- PROBLEM REQUIREMENTS
Take the line with "At what remove" and every line after it, through the end of the listing, and give them again exactly, pictures excluded.

==== SUPPLIED DATA

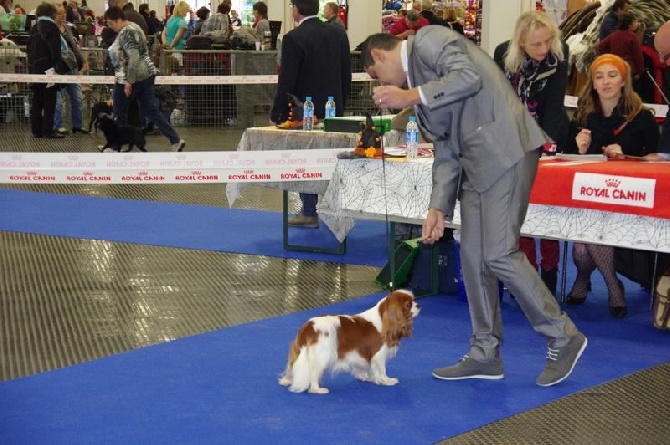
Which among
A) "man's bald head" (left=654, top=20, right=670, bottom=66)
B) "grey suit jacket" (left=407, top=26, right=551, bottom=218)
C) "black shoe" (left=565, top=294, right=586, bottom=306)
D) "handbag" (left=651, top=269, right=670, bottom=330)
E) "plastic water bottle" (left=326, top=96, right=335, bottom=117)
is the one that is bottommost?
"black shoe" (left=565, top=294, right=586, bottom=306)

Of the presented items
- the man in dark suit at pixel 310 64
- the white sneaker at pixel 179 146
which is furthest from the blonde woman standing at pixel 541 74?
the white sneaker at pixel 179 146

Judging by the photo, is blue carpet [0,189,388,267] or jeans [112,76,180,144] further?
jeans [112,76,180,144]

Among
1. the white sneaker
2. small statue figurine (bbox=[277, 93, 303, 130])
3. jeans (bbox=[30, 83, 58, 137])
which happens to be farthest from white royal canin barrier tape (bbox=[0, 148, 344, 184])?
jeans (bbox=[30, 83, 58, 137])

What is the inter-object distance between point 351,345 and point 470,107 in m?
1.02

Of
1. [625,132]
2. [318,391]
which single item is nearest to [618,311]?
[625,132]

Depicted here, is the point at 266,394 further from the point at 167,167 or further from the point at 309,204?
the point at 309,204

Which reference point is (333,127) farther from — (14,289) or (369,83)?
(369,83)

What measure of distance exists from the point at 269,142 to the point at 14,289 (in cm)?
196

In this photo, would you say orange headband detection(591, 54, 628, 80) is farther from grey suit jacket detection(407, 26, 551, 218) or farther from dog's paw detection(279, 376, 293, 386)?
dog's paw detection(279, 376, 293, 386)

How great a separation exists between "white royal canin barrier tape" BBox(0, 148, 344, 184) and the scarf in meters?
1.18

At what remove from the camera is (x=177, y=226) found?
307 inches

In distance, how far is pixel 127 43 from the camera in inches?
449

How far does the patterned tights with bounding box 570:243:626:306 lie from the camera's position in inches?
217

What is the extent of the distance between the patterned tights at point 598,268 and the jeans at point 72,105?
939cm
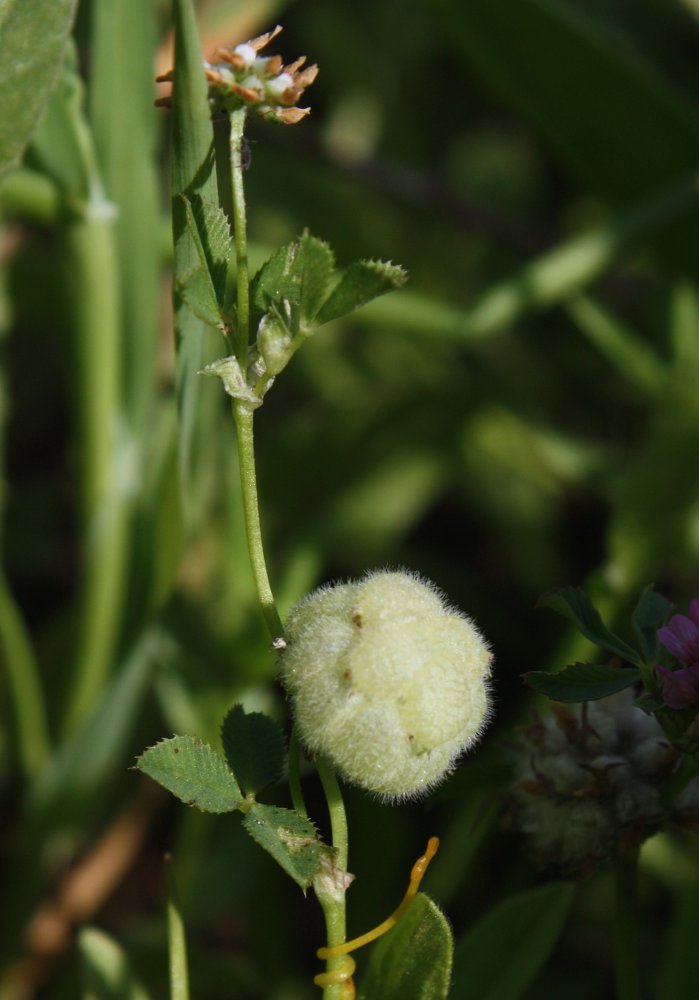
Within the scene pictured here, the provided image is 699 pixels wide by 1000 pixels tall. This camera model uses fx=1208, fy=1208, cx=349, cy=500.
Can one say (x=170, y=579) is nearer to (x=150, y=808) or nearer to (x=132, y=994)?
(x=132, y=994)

========

- CORRECT ANSWER
At what remove from the camera is (x=177, y=226) found?
307 inches

In distance, how far is pixel 127 43 from the camera in inches?
449

How far does the patterned tights with bounding box 570:243:626:306 lie from the camera's position in inches?
217

What is the extent of the distance between the patterned tights at point 598,268 and the jeans at point 72,105?
939cm
Within the scene pictured here, the provided image is 699 pixels wide by 1000 pixels tall. This camera model uses fx=1208, fy=1208, cx=349, cy=500.
Can one say (x=170, y=579) is nearer to (x=150, y=808) or nearer to (x=132, y=994)?
(x=132, y=994)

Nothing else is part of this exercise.